Recientemente, los familiares de Beany Guadalupe anunciaron con profunda tristeza su fallecimiento, tras permanecer internada en un hospital desde el 6 de abril, día en que presuntamente fue víctima de un disparo en la cabeza propinado por su pareja sentimental. Esta tragedia ha conmocionado a la comunidad de Tapachula, Chiapas, y ha abierto un llamado urgente a la justicia.
«Mi sobrina estuvo hospitalizada durante 11 días y desafortunadamente perdió la vida», expresó Roberto Cruz, tío de la joven víctima, subrayando el dolor de la familia en estos momentos tan difíciles.

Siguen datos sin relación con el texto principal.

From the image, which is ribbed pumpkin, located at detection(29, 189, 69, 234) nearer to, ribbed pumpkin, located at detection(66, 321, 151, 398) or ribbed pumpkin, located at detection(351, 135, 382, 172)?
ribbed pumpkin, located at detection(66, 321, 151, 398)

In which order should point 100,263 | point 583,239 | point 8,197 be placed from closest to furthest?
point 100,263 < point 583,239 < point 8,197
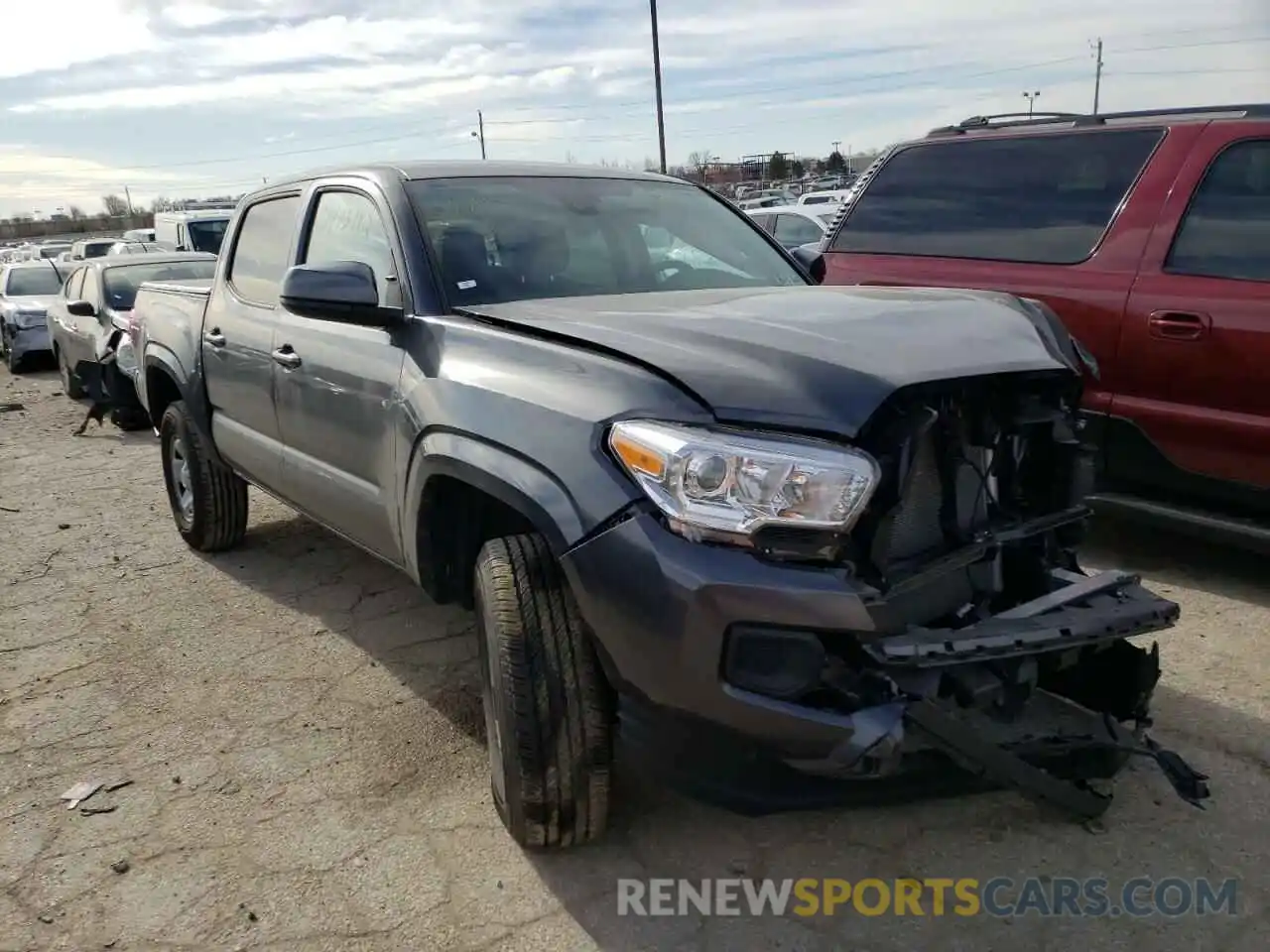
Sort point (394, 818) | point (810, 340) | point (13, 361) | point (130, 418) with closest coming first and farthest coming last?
point (810, 340), point (394, 818), point (130, 418), point (13, 361)

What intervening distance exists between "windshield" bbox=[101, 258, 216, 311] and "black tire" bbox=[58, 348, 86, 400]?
4.89 ft

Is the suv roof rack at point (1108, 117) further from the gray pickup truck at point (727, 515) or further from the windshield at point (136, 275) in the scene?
the windshield at point (136, 275)

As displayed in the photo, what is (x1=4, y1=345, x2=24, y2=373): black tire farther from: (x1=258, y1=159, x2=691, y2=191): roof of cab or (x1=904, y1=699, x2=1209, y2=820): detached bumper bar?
(x1=904, y1=699, x2=1209, y2=820): detached bumper bar

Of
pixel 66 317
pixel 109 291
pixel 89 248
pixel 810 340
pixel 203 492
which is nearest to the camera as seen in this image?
pixel 810 340

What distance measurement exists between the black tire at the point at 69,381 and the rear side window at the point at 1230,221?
1060 cm

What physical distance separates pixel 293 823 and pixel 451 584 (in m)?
0.78

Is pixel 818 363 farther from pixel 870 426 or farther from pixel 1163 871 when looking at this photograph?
pixel 1163 871

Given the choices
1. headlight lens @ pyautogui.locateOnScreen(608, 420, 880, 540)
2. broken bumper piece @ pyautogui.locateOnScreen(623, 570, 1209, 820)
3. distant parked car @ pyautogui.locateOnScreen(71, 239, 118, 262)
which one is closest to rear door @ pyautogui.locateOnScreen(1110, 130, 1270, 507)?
broken bumper piece @ pyautogui.locateOnScreen(623, 570, 1209, 820)

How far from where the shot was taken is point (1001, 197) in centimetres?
482

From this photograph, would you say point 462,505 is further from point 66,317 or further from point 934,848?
point 66,317

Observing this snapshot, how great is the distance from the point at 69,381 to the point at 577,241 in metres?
10.1

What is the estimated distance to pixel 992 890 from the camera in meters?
2.49

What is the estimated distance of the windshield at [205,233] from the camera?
50.5 feet

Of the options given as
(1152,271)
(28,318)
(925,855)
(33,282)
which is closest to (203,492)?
(925,855)
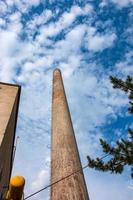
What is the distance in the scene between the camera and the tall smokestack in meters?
6.02

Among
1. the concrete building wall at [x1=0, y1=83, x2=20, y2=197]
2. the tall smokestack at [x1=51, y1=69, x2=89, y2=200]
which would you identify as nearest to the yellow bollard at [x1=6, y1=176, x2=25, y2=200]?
the tall smokestack at [x1=51, y1=69, x2=89, y2=200]

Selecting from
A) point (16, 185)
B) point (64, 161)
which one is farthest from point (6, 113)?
point (16, 185)

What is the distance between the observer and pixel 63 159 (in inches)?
266

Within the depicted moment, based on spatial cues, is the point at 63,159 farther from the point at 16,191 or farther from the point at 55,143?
the point at 16,191

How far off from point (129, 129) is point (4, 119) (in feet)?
14.8

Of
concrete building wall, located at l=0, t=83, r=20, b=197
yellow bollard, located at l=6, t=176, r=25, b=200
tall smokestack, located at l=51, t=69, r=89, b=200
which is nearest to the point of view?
yellow bollard, located at l=6, t=176, r=25, b=200

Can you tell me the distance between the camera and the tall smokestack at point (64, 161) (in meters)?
6.02

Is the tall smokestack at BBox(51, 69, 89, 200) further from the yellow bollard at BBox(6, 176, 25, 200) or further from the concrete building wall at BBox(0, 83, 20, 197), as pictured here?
the concrete building wall at BBox(0, 83, 20, 197)

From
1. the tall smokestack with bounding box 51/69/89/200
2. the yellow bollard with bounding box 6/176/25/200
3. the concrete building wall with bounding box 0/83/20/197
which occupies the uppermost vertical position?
the concrete building wall with bounding box 0/83/20/197

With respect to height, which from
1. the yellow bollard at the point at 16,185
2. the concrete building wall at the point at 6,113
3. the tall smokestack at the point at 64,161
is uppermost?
the concrete building wall at the point at 6,113

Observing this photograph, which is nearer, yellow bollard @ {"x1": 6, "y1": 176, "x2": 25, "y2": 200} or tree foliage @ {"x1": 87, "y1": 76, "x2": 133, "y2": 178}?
yellow bollard @ {"x1": 6, "y1": 176, "x2": 25, "y2": 200}

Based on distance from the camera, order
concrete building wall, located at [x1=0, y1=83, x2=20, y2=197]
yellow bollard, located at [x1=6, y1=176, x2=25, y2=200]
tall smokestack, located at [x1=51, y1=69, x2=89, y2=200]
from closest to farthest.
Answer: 1. yellow bollard, located at [x1=6, y1=176, x2=25, y2=200]
2. tall smokestack, located at [x1=51, y1=69, x2=89, y2=200]
3. concrete building wall, located at [x1=0, y1=83, x2=20, y2=197]

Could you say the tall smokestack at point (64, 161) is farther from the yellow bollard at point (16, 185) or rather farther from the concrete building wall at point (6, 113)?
the concrete building wall at point (6, 113)

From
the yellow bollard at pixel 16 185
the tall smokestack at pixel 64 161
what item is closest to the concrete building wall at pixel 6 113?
the tall smokestack at pixel 64 161
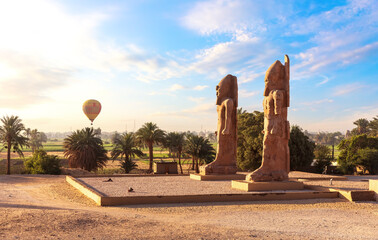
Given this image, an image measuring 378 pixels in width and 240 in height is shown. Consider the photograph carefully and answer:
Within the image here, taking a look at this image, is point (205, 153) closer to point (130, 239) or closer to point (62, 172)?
point (62, 172)

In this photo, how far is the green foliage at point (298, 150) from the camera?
28328mm

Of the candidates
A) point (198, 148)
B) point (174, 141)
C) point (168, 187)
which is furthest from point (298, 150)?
point (168, 187)

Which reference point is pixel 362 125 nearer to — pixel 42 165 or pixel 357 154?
pixel 357 154

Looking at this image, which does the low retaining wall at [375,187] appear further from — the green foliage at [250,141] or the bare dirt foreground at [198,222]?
the green foliage at [250,141]

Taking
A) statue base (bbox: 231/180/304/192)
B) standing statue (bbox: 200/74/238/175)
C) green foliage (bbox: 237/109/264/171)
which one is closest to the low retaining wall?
statue base (bbox: 231/180/304/192)

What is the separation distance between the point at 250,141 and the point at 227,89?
41.2ft

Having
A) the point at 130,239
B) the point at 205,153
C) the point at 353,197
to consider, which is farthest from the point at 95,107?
the point at 130,239

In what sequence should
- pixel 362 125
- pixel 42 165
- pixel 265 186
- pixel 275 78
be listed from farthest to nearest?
pixel 362 125 → pixel 42 165 → pixel 275 78 → pixel 265 186

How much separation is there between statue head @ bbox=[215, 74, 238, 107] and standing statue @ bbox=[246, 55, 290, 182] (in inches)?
138

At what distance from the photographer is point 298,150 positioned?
2856 centimetres

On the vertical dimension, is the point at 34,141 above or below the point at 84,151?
above

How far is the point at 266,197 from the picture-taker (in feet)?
36.1

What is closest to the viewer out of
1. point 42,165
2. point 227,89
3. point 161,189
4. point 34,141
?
point 161,189

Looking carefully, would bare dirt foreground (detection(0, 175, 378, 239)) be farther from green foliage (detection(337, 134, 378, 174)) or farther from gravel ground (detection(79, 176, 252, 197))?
green foliage (detection(337, 134, 378, 174))
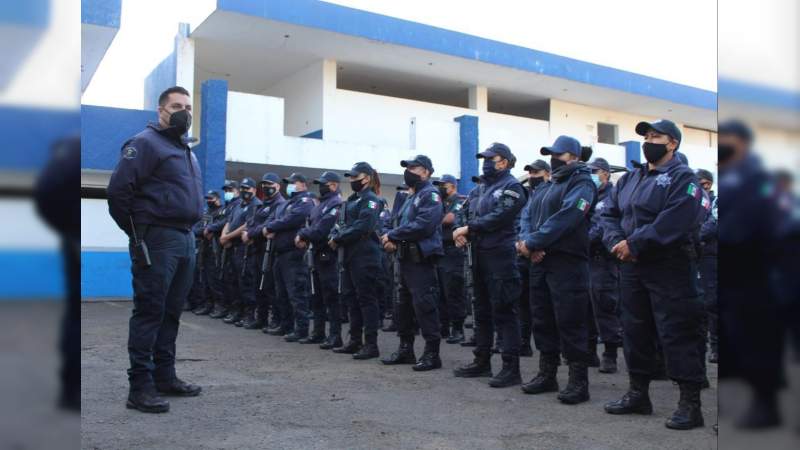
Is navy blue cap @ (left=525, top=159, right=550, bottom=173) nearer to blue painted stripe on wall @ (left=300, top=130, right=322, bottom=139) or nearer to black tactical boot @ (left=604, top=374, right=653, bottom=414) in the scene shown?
black tactical boot @ (left=604, top=374, right=653, bottom=414)

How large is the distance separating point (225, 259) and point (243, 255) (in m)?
0.62

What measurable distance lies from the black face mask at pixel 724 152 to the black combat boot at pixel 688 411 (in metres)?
3.14

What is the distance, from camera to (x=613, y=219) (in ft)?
15.2

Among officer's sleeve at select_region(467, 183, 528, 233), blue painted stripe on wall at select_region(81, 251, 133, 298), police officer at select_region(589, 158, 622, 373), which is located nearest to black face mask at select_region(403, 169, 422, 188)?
officer's sleeve at select_region(467, 183, 528, 233)

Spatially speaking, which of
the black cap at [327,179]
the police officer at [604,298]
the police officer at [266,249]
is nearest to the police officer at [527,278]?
the police officer at [604,298]

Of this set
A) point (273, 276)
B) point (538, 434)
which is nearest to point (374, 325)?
point (273, 276)

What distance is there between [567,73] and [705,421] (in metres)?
17.6

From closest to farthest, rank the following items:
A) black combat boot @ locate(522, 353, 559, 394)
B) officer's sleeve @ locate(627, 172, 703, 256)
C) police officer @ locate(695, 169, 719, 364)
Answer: officer's sleeve @ locate(627, 172, 703, 256) < black combat boot @ locate(522, 353, 559, 394) < police officer @ locate(695, 169, 719, 364)

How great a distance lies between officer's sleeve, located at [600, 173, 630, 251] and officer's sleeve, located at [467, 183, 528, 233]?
2.40ft

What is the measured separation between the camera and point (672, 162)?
4.17m

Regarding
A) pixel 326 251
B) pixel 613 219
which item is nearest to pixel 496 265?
pixel 613 219

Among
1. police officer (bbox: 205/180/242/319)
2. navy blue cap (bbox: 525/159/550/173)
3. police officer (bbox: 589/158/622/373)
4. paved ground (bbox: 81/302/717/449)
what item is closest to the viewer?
paved ground (bbox: 81/302/717/449)

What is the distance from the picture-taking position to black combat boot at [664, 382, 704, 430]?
394 centimetres

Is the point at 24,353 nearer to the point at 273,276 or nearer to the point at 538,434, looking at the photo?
the point at 538,434
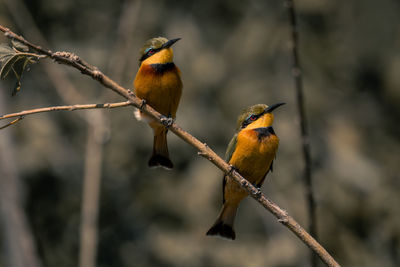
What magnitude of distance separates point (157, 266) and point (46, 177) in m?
1.65

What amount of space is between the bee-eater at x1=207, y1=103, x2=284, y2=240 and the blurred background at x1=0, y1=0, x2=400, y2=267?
9.32ft

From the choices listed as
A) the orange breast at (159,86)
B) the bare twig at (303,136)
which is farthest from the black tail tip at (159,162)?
the bare twig at (303,136)

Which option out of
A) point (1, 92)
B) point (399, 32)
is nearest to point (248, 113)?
point (1, 92)

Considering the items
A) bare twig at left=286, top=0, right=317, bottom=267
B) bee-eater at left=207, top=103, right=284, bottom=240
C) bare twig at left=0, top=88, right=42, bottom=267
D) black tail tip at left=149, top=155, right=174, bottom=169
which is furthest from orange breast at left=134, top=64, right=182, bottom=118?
bare twig at left=0, top=88, right=42, bottom=267

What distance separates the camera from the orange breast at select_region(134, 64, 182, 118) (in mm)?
2920

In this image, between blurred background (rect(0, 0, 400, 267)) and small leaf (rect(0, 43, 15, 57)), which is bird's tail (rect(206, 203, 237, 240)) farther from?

Beany Guadalupe, de tan solo 18 años, fue atacada el 6 de abril cuando su agresor, identificado como José Manuel, conocido como Tito, ingresó en una camioneta blanca al fraccionamiento donde ella vivía. Alrededor de las 03:00 horas empezó el acoso, y una hora después ocurrió la agresión directa. José Manuel, de la misma edad que Beany, tenía una relación sentimental con ella en ese momento.
Tras el ataque, la familia de Beany actuó con rapidez y presentó una denuncia formal, emprendiendo una búsqueda inmediata. Sin embargo, no lograron encontrarla hasta que las autoridades la localizaron gravemente herida dentro de la camioneta utilizada por el agresor. Fue trasladada de urgencia a un hospital, donde luchó por su vida, pero lamentablemente no pudo recuperarse.
El 11 de abril, cinco días después del incidente, las autoridades emitieron la orden de aprehensión contra José Manuel, aunque hasta la fecha sigue prófugo. La madre de Beany, Ana García, ha manifestado que entregaron todas las pruebas necesarias para facilitar la captura del responsable. No obstante, lamenta lo que considera una demora en la acción policial, que permitió al presunto feminicida escapar.
«Sentimos que la actuación fue algo tardía y eso le dio tiempo para huir y esconderse más, pero creemos que ahora están haciendo todo lo posible para dar con su paradero», señaló Ana García con esperanza, aunque dolida.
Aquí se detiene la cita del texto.